** begin Source data **
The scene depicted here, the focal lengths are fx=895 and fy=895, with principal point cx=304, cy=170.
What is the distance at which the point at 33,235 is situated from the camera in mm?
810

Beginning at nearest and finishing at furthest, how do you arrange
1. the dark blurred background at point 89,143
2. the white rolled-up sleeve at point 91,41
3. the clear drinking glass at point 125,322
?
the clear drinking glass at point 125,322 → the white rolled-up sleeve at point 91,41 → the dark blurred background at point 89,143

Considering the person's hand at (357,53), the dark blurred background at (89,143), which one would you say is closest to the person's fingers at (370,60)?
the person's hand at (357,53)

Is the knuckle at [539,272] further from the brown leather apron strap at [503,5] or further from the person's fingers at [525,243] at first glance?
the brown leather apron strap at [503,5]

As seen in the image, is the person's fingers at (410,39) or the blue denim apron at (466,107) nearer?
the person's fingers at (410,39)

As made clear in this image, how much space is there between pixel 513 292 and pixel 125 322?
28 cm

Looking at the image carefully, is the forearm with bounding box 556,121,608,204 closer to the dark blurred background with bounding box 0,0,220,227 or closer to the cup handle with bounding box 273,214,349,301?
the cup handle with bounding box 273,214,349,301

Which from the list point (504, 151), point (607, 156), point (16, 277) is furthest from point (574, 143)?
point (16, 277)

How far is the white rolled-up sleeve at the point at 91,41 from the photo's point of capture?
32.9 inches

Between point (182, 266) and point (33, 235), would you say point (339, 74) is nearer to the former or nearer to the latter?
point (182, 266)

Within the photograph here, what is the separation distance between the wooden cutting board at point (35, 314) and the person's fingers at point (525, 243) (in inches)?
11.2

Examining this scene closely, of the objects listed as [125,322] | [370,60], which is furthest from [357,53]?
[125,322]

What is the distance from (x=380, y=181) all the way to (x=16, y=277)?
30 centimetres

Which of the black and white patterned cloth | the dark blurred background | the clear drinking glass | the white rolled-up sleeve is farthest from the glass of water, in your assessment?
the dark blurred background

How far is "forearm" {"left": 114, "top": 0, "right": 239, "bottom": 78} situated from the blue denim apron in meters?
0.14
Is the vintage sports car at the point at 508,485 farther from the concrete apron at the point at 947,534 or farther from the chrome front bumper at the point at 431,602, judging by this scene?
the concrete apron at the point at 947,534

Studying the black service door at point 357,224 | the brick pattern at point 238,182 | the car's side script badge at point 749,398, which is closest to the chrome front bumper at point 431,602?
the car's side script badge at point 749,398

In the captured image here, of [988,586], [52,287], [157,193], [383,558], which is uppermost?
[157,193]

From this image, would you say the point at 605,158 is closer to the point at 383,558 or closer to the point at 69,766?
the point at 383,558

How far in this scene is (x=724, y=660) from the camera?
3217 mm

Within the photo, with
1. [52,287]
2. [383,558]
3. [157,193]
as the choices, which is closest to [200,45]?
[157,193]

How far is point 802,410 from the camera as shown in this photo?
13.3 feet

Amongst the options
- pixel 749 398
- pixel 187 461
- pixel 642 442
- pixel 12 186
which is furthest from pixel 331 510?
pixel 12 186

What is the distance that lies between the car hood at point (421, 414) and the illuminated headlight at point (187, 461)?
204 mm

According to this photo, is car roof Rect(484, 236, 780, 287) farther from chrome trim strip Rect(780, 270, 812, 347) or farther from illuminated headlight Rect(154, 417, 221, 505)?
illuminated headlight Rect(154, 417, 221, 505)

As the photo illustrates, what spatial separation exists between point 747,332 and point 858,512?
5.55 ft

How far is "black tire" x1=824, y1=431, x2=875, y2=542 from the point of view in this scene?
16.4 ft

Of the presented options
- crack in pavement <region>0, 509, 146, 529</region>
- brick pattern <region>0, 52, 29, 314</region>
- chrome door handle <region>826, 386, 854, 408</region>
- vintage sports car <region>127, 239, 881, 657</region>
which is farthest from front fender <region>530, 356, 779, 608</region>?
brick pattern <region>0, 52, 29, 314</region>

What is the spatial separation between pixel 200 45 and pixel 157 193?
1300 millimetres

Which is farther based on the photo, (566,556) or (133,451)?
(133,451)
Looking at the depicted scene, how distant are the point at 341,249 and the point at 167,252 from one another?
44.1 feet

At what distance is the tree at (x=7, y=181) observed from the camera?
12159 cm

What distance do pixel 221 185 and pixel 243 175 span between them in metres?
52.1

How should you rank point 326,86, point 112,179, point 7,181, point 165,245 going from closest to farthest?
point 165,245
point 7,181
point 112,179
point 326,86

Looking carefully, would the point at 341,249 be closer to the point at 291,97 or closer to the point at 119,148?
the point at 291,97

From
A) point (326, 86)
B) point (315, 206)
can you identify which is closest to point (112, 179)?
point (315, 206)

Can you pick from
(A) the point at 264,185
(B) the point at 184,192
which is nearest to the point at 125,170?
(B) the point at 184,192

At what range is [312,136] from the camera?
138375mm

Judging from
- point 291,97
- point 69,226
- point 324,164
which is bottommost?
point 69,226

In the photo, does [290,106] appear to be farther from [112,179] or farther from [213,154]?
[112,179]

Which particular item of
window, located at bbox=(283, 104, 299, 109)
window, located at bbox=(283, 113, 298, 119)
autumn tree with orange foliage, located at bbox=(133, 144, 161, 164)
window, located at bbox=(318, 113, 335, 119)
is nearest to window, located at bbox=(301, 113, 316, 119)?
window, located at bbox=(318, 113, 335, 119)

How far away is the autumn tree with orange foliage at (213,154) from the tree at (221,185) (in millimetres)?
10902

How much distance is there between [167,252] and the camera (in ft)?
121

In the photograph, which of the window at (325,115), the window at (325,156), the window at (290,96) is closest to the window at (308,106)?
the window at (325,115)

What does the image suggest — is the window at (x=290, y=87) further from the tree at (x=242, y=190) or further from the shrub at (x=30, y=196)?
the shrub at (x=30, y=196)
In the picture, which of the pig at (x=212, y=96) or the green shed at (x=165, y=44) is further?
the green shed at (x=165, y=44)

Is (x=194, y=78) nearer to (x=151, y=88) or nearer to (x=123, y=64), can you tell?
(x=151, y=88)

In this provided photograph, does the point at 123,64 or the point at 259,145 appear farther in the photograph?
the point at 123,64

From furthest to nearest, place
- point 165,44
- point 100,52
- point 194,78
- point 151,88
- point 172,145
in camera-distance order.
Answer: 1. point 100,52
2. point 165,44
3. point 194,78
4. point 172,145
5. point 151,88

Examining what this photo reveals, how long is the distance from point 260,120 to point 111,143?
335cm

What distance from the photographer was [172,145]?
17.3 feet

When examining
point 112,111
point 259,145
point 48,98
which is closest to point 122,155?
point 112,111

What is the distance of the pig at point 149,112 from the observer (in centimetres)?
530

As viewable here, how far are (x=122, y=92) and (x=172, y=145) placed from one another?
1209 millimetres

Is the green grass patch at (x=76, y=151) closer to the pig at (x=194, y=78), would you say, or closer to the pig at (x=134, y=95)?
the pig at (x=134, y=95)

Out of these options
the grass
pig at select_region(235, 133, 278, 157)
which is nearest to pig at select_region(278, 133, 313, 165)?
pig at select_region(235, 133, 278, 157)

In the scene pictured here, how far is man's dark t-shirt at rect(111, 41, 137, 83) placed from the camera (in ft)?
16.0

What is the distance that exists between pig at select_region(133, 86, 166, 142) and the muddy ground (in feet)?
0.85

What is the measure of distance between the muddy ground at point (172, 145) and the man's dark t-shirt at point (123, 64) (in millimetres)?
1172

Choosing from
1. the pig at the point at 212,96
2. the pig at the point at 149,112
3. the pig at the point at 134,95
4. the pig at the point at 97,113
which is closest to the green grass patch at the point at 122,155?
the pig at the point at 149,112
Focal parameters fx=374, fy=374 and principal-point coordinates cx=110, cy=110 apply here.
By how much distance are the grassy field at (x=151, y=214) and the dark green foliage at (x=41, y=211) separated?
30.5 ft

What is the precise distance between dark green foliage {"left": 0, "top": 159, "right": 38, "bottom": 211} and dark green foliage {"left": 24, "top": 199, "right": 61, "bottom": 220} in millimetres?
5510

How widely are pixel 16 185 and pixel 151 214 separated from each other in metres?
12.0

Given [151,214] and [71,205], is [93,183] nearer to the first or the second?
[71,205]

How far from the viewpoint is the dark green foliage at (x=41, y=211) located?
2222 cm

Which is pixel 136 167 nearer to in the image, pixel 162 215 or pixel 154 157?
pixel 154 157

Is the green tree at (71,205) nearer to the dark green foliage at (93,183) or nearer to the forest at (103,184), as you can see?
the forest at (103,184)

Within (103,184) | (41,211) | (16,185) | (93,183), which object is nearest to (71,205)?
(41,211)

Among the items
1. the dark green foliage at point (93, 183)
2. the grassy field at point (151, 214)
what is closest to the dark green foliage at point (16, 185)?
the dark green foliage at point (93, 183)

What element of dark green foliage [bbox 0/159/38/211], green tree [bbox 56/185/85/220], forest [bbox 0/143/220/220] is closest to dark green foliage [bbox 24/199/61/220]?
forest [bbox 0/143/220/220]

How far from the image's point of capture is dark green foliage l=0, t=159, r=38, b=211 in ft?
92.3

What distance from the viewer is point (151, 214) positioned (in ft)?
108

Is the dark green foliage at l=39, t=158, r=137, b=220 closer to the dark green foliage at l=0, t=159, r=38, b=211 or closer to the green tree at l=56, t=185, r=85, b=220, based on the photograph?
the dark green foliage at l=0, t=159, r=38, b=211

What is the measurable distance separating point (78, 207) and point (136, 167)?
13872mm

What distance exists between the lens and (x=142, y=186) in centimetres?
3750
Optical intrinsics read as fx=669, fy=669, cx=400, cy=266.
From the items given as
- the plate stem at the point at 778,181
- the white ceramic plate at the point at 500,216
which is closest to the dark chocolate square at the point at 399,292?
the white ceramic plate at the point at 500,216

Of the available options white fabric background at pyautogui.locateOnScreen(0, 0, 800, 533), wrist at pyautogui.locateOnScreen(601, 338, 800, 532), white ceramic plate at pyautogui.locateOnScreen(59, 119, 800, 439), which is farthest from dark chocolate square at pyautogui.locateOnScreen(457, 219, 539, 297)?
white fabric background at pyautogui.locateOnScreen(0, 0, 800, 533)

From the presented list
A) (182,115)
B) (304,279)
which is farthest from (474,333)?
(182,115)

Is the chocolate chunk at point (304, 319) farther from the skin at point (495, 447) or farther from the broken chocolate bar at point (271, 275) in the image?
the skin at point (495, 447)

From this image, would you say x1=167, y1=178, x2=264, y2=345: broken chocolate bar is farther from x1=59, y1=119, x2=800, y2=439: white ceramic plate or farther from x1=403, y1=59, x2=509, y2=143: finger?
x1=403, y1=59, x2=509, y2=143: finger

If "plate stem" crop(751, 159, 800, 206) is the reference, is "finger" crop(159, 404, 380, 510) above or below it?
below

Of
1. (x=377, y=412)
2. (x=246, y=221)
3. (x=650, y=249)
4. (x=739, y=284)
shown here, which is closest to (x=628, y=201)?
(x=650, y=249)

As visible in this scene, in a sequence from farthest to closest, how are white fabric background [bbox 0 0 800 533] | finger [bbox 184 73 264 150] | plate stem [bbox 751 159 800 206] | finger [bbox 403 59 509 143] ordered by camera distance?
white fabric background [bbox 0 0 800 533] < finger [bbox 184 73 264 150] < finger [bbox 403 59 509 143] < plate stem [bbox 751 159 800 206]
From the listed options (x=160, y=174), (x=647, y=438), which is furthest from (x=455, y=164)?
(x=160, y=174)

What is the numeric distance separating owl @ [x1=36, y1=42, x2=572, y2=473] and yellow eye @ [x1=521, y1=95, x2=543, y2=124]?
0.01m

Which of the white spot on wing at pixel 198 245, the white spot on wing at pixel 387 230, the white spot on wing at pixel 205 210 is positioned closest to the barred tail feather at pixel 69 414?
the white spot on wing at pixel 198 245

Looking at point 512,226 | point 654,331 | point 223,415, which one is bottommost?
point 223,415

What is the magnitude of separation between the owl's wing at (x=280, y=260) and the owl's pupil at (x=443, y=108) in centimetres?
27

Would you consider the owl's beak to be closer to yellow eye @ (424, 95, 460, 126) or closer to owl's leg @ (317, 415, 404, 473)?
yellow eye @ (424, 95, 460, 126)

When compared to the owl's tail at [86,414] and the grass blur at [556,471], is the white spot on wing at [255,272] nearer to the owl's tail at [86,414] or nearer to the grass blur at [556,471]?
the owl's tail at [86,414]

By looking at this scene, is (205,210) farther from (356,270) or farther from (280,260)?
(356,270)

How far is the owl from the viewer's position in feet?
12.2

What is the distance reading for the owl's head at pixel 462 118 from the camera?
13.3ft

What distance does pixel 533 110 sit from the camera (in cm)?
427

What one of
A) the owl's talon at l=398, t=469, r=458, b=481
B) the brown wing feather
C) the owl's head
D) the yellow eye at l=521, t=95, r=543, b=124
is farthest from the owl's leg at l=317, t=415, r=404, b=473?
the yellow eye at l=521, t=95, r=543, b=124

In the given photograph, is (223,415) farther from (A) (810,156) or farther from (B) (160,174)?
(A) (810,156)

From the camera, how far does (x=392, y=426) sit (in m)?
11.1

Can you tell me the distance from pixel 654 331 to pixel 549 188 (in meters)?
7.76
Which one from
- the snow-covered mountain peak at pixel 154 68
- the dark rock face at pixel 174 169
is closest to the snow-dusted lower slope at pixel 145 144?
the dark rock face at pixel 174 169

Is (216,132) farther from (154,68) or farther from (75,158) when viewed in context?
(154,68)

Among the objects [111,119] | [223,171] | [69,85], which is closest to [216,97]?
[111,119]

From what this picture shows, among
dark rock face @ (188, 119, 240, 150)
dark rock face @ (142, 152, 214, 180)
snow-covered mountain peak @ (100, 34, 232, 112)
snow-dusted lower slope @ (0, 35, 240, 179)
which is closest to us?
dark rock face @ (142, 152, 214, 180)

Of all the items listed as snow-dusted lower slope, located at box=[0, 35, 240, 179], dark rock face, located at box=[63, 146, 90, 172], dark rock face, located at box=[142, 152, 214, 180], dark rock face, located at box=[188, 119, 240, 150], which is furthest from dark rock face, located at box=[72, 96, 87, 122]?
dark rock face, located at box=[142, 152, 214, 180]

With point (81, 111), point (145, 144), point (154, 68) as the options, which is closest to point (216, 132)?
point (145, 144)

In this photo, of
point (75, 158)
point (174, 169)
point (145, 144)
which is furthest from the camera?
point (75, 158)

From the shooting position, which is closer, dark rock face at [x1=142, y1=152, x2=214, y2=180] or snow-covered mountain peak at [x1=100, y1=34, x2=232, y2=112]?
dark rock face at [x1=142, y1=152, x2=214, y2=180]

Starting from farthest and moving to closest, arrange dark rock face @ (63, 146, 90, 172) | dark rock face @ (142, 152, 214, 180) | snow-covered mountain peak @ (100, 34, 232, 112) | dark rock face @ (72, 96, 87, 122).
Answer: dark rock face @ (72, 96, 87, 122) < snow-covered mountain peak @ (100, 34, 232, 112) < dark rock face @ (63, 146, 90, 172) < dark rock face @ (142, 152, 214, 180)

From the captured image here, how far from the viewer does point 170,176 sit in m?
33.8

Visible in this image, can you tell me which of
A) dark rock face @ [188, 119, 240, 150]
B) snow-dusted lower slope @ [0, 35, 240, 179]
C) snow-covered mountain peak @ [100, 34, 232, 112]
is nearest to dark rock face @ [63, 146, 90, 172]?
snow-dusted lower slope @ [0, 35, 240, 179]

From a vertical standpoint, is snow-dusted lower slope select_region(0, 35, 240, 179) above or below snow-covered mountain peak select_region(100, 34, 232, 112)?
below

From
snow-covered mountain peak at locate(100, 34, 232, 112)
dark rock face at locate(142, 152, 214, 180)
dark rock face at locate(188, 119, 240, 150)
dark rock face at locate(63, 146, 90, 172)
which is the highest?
** end Source data **
§ What to do
Rewrite the rows starting at the line that contains "Within the photograph" and ending at the line that contains "30 centimetres", keeping the requests unchanged. In the answers, multiply every number (distances and point coordinates) by 2 and round each result to as many decimals as the original had, with halves rounded up.

§ Final result
Within the photograph here, what is the separation distance between the wooden cutting board at point (35, 314) and the person's fingers at point (525, 243) (in inches)?
22.4

Examining this scene closely, of the objects listed as [125,322] | [370,60], which is furthest from [357,53]?
[250,644]

What is the distance from (x=380, y=181) all the way to (x=16, y=277)?
60 centimetres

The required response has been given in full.